Dream of: 27 April 2001 "Water And Meditation"

I was sitting at a desk and talking to my wife Carolina. I was once again working as a lawyer and I had begun taking on bankruptcy clients. I was surprised at how quickly I was able to find new clients. Already a stream of clients was flowing in all day long. I mentioned to Carolina that if I would contact my old business associate Richhart again, he might also start sending me clients; then I would have more than I could handle.

I was somewhat amazed that I had begun practicing law again because I hadn't wanted to be tied down. At least I thought I wouldn't have to go to court. But then I rethought what I was doing and realized I would have to go to bankruptcy court.

My office was in Portsmouth. In addition to practicing law, I was also selling auto insurance, just like my father used to do in Portsmouth. Although I was selling auto insurance, I knew nothing about life insurance. I thought I would need to contact someone else for help if a client wanted to buy life insurance, perhaps Pitts (my father's secretary when he had been in the insurance business). She would probably know about life insurance.

After a while, I realized Carolina was no longer in the room. Instead, a dark-haired fellow (about 30 years old) was now sitting across the desk from me. He had already been sitting there awhile; he wanted auto insurance. He looked like Lucas Buck (the character played by Gary Cole in the television series "American Gothic").

I asked him whether he had lived around there long. He at first seemed surprised by the question but then responded that he had. He said something about the year 1952. I piped up that I had been born in that year. He began telling me about himself. He said he had been shot five times. Obviously he was the wild type. When I noticed some scratches on his cheek, I wondered if the scratches were from a fight. I stood, walked across the room, and said something about his being wild. Then I added, "I used to be like that. I never played around with guns, but I smoked a lot of grass."

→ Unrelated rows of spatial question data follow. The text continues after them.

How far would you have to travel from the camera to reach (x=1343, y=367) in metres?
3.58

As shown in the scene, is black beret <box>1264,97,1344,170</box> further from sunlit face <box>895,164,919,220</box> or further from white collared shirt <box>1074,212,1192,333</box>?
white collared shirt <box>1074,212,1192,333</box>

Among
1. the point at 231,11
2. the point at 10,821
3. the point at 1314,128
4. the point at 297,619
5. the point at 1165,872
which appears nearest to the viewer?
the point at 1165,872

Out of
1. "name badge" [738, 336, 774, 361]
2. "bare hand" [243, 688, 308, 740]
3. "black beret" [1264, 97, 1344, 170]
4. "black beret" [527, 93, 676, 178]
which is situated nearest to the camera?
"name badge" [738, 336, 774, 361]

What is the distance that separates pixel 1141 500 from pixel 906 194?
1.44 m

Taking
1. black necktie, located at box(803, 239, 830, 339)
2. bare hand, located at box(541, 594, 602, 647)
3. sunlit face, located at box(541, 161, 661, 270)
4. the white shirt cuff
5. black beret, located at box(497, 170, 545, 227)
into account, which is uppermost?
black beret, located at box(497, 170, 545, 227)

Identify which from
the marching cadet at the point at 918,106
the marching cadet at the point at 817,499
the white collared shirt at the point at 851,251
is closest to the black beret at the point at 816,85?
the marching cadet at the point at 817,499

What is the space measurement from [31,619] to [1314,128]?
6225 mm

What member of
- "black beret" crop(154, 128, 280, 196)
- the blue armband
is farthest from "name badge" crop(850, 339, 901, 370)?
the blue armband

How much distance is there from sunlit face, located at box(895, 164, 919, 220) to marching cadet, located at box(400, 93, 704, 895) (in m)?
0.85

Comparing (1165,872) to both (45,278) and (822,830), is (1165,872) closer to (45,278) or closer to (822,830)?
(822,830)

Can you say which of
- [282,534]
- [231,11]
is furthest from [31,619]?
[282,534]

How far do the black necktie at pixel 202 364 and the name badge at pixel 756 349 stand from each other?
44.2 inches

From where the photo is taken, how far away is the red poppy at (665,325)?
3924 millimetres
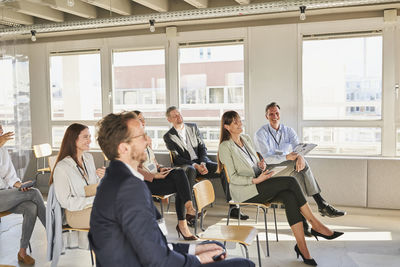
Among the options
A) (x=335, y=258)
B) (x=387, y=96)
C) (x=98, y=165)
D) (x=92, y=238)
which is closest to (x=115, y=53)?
(x=98, y=165)

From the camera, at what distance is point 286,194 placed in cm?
381

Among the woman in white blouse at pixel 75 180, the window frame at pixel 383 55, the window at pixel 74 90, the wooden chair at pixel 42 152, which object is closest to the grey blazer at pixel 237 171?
the woman in white blouse at pixel 75 180

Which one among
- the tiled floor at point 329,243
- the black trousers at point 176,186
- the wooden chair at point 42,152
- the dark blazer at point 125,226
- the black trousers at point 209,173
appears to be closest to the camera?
the dark blazer at point 125,226

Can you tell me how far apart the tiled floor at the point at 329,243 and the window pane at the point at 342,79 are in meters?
1.45

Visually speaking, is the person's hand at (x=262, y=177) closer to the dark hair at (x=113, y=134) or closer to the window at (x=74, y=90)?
the dark hair at (x=113, y=134)

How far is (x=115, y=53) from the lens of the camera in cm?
715

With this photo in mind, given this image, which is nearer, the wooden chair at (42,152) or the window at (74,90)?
the wooden chair at (42,152)

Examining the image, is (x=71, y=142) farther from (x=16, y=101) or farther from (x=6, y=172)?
(x=16, y=101)

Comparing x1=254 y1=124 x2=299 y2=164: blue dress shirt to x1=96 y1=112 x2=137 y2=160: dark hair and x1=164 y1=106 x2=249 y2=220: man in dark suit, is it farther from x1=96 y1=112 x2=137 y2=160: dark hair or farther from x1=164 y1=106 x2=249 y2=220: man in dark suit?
x1=96 y1=112 x2=137 y2=160: dark hair

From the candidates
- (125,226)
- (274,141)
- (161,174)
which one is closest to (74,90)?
(161,174)

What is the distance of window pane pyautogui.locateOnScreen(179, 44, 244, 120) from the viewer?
6.52m

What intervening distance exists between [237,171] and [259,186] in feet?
0.86

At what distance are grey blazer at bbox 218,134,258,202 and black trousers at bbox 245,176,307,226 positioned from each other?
0.08 m

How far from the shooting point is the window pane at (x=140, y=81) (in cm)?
694
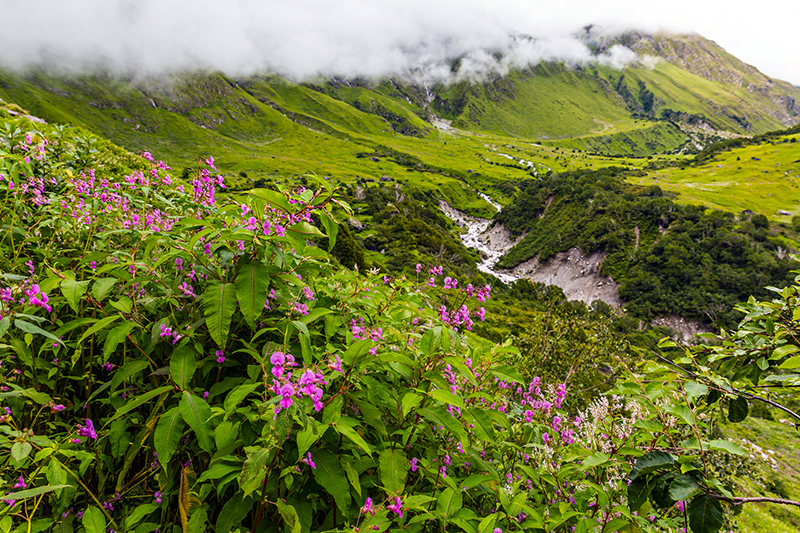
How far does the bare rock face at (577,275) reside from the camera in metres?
61.1

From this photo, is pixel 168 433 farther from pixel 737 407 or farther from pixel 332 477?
pixel 737 407

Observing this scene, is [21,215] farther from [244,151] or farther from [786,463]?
[244,151]

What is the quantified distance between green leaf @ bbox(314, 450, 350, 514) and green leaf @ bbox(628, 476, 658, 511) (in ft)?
5.52

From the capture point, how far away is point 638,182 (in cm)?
9406

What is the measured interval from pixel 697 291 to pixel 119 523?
73.2m

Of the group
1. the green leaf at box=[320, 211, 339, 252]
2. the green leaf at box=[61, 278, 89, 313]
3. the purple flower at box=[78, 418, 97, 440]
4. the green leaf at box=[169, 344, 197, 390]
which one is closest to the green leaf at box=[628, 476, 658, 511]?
the green leaf at box=[320, 211, 339, 252]

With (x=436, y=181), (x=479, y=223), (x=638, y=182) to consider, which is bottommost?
(x=479, y=223)

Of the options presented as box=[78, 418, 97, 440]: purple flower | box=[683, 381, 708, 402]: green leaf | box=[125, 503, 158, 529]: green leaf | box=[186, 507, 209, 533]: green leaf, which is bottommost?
box=[125, 503, 158, 529]: green leaf

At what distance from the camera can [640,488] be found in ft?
6.72

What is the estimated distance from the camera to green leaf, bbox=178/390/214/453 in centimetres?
194

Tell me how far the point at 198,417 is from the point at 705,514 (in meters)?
2.88

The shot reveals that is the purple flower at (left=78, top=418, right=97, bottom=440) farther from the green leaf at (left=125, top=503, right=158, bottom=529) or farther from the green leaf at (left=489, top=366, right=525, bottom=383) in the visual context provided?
the green leaf at (left=489, top=366, right=525, bottom=383)

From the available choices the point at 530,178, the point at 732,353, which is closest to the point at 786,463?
the point at 732,353

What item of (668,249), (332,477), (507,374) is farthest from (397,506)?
(668,249)
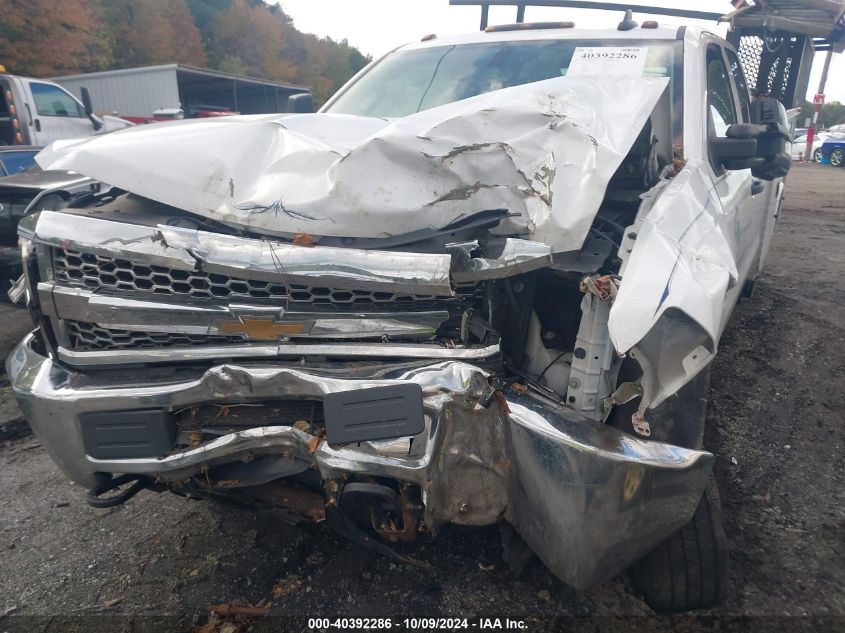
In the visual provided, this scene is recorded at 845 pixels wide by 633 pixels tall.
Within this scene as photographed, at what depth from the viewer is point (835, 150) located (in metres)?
22.0

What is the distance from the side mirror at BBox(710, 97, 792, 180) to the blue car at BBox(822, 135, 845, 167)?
75.2ft

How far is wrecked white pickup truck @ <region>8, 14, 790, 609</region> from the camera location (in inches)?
67.8

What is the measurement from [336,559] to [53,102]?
9400 millimetres

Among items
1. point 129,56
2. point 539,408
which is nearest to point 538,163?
point 539,408

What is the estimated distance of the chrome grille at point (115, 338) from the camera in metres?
1.99

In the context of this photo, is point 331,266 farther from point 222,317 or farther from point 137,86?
point 137,86

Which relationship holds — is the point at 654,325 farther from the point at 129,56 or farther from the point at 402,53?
the point at 129,56

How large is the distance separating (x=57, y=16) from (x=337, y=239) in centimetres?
2337

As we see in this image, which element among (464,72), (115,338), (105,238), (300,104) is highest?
(464,72)

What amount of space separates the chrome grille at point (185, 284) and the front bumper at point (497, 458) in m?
0.23

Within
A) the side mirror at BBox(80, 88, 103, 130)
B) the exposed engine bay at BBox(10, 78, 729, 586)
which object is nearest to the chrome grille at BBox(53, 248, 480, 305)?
the exposed engine bay at BBox(10, 78, 729, 586)

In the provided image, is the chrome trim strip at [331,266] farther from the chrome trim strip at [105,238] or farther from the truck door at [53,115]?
the truck door at [53,115]

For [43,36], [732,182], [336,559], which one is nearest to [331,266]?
[336,559]

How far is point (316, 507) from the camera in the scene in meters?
2.04
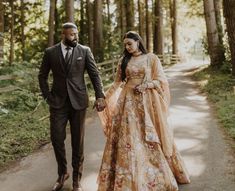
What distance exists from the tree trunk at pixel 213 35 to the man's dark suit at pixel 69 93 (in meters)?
16.1

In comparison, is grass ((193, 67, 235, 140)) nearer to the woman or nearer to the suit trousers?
the woman

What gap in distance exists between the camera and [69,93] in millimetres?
5836

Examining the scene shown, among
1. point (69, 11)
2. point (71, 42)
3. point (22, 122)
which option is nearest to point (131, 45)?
point (71, 42)

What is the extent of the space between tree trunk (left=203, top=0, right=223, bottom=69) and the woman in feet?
52.4

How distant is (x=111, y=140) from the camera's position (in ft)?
18.9

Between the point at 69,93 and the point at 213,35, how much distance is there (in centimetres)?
1670

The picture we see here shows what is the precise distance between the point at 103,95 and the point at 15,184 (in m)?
2.08

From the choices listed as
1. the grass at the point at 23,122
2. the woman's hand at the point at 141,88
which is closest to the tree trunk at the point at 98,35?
the grass at the point at 23,122

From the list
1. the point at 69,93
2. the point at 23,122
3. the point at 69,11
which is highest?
the point at 69,11

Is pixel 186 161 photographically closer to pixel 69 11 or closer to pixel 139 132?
pixel 139 132

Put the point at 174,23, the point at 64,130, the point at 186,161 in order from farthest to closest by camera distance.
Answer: the point at 174,23
the point at 186,161
the point at 64,130

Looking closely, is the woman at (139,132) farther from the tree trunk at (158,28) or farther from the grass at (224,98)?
the tree trunk at (158,28)

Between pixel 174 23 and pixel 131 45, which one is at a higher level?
pixel 174 23

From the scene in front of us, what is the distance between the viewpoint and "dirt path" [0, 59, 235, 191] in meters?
6.25
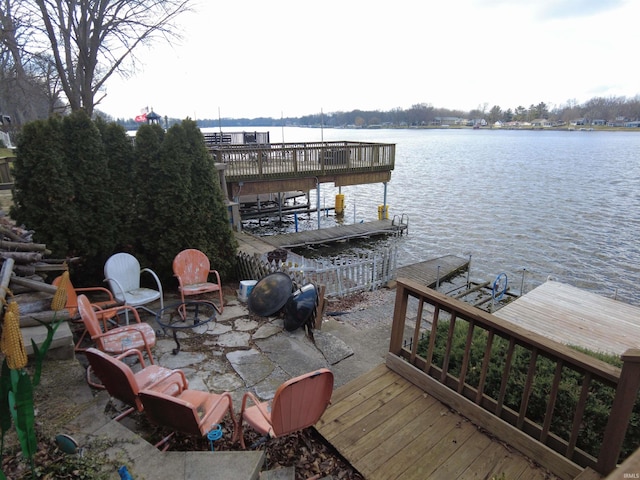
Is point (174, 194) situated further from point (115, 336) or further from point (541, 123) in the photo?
point (541, 123)

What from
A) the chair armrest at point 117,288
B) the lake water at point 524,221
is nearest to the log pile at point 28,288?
the chair armrest at point 117,288

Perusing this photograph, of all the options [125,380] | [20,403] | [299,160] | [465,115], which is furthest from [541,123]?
[20,403]

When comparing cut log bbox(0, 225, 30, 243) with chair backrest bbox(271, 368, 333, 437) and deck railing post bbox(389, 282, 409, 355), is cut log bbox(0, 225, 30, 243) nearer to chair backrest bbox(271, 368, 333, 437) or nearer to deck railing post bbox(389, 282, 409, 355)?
chair backrest bbox(271, 368, 333, 437)

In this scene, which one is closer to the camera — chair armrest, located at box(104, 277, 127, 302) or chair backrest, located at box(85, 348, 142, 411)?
chair backrest, located at box(85, 348, 142, 411)

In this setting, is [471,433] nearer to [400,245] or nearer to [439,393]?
[439,393]

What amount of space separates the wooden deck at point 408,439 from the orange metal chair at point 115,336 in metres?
1.93

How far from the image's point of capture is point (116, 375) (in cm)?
264

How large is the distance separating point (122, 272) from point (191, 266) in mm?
943

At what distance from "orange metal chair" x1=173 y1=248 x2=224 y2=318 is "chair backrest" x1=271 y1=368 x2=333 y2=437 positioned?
127 inches

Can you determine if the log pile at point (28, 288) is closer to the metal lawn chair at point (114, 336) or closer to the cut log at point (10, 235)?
the cut log at point (10, 235)

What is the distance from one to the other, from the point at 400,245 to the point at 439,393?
14.0 meters

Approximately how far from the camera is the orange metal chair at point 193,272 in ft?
18.2

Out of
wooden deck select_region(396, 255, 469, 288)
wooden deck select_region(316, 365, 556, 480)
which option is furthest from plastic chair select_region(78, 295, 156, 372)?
wooden deck select_region(396, 255, 469, 288)

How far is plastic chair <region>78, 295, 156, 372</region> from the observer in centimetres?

I also thought of telling him I had used LSD. I half hoped he might know where I could get some marijuana. I thought of telling him I still smoked, but then thought I shouldn't be divulging such things to a client. What should I say next? I should probably tell him I didn't smoke marijuana anymore; now I could simply meditate. I thought of a line I had recently read in Herman Melville's Moby Dick, a line about water and meditation. I didn't need marijuana anymore: I could just meditate and revel in my imagination without drugs.